++++ Records supplied ++++

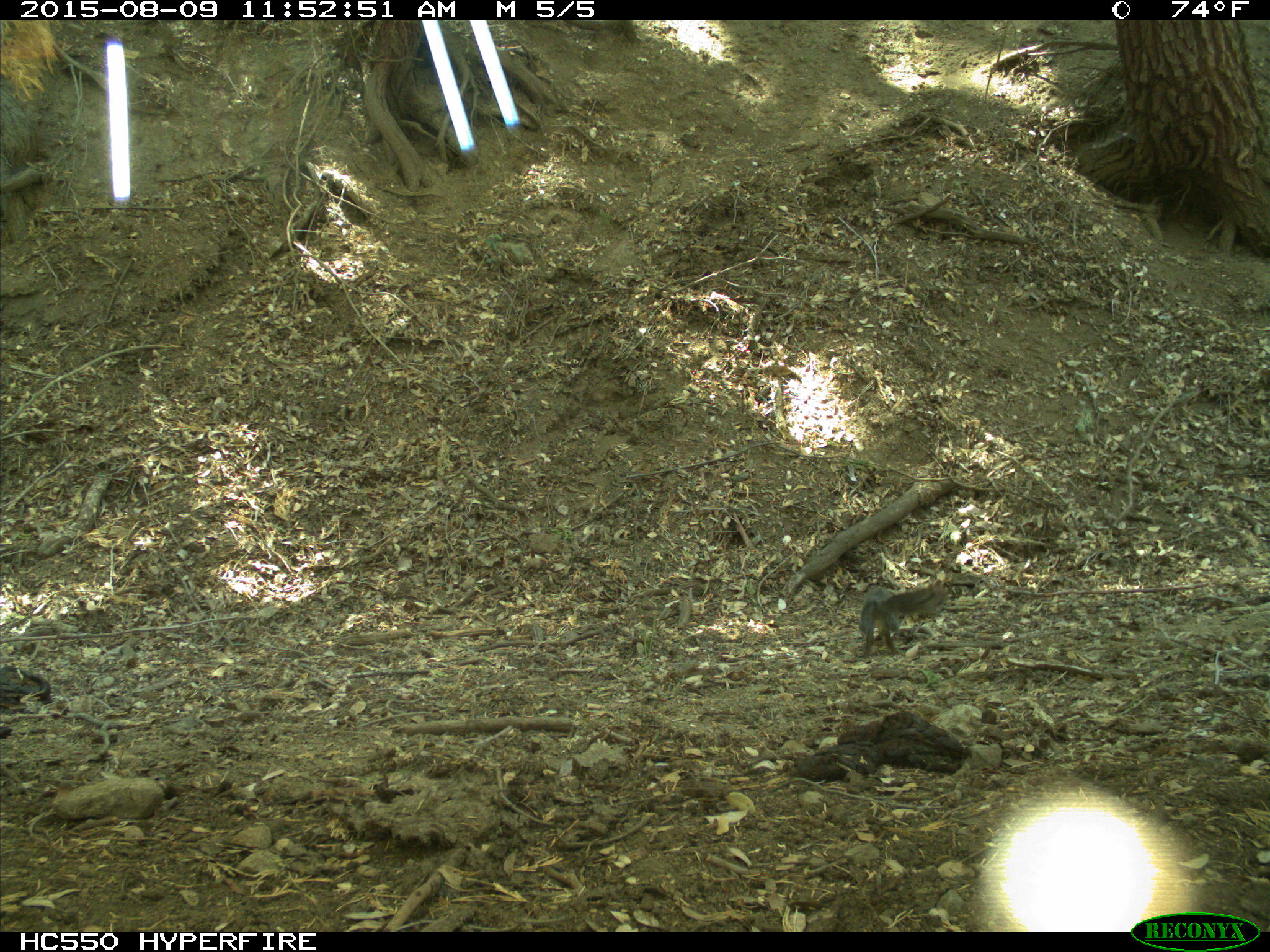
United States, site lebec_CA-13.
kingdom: Animalia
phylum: Chordata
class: Mammalia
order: Rodentia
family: Sciuridae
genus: Sciurus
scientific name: Sciurus carolinensis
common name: eastern gray squirrel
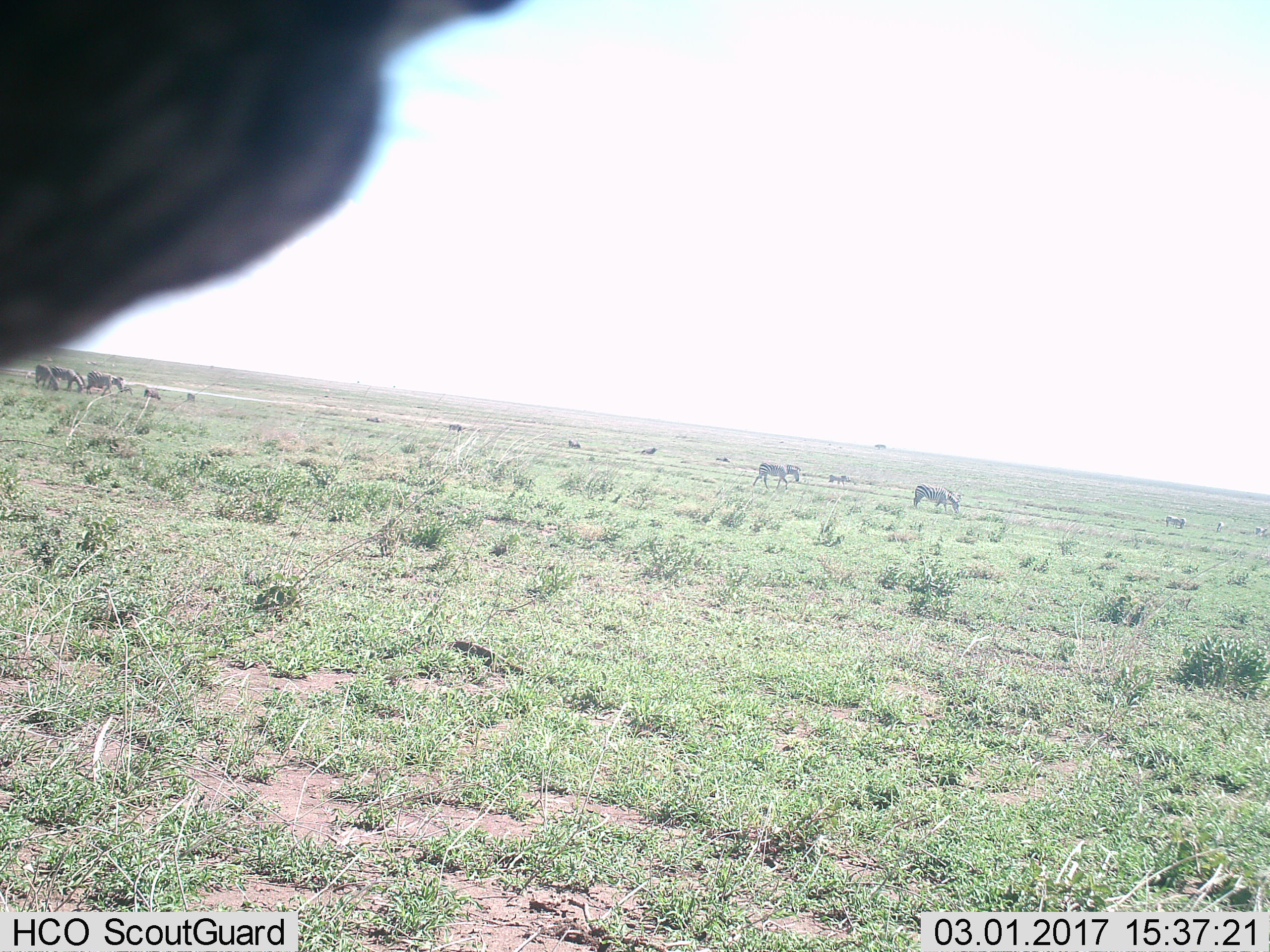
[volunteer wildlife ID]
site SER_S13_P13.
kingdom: Animalia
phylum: Chordata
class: Mammalia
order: Perissodactyla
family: Equidae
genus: Equus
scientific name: Equus quagga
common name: plains zebra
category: zebraplains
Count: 10.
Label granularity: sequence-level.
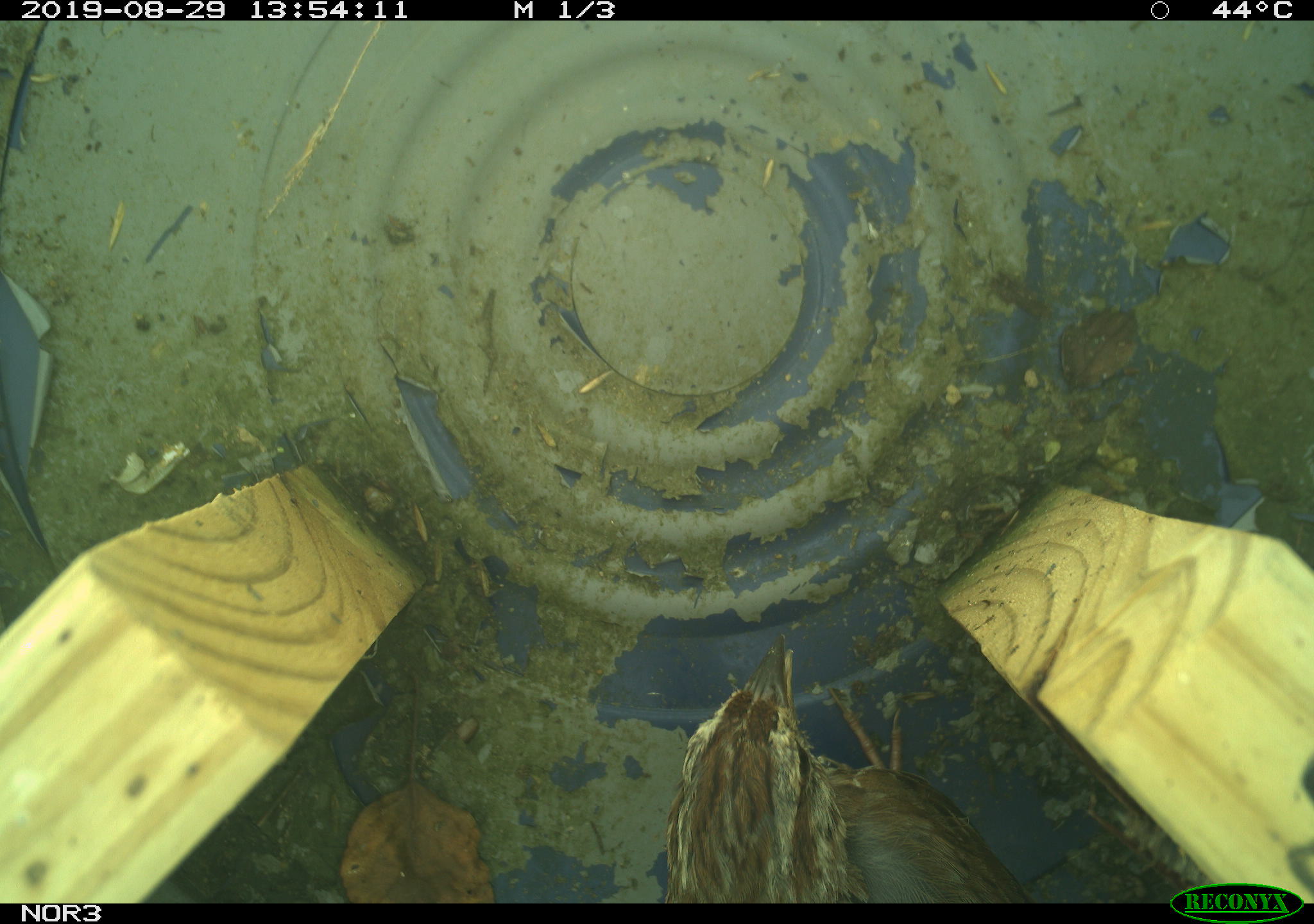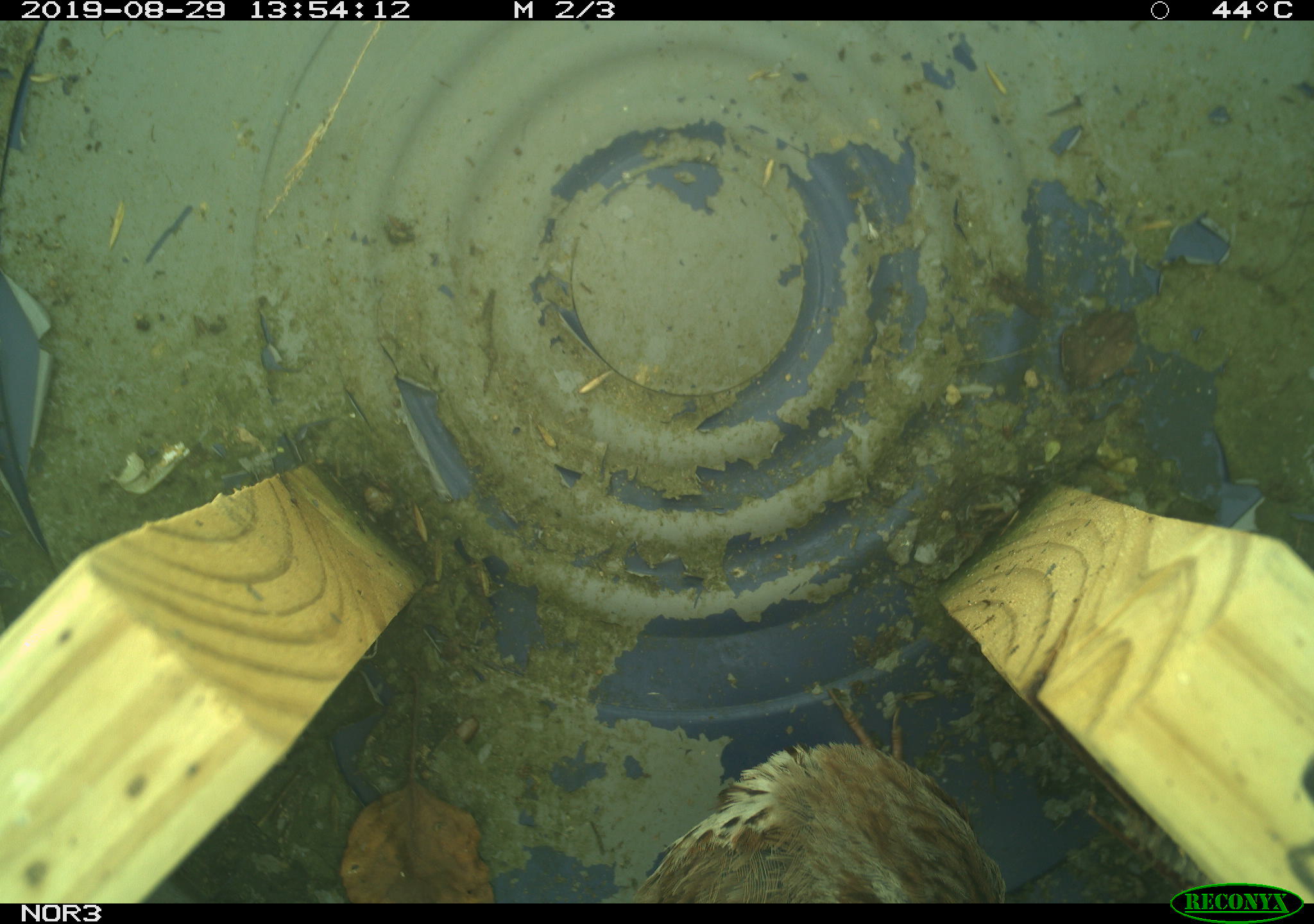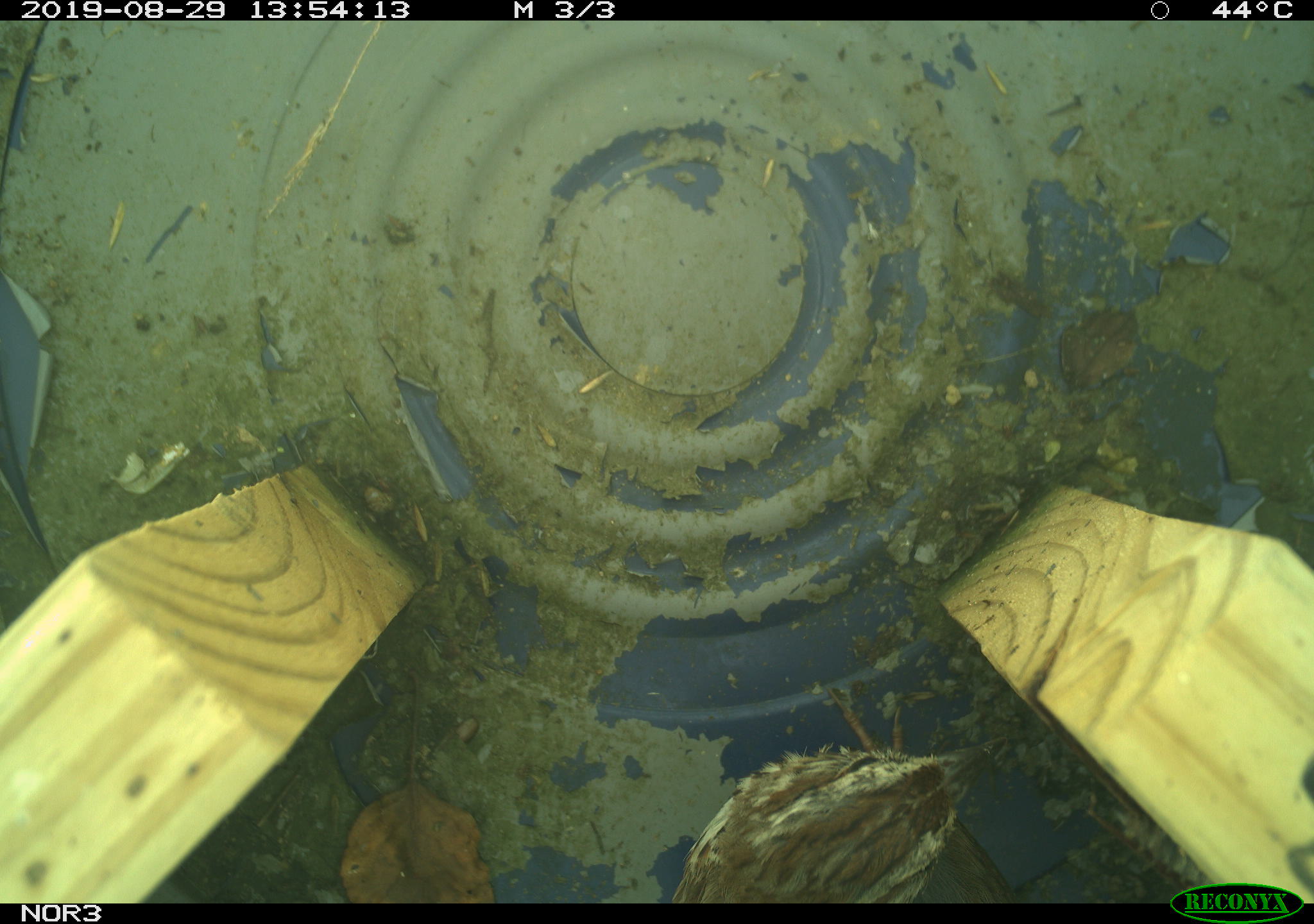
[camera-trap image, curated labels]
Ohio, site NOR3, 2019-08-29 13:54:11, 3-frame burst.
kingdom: Animalia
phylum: Chordata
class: Aves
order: Passeriformes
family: Passerellidae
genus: Melospiza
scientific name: Melospiza melodia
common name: song sparrow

++++

→ Activity
Please give all of the data again, exact and free of pictures.

→ Solution to this task
United States, site lebec_CA-13.
kingdom: Animalia
phylum: Chordata
class: Mammalia
order: Rodentia
family: Sciuridae
genus: Sciurus
scientific name: Sciurus carolinensis
common name: eastern gray squirrel
[volunteer wildlife ID]
site SER_S13_P13.
kingdom: Animalia
phylum: Chordata
class: Mammalia
order: Perissodactyla
family: Equidae
genus: Equus
scientific name: Equus quagga
common name: plains zebra
category: zebraplains
Count: 10.
Label granularity: sequence-level.
[camera-trap image, curated labels]
Ohio, site NOR3, 2019-08-29 13:54:11, 3-frame burst.
kingdom: Animalia
phylum: Chordata
class: Aves
order: Passeriformes
family: Passerellidae
genus: Melospiza
scientific name: Melospiza melodia
common name: song sparrow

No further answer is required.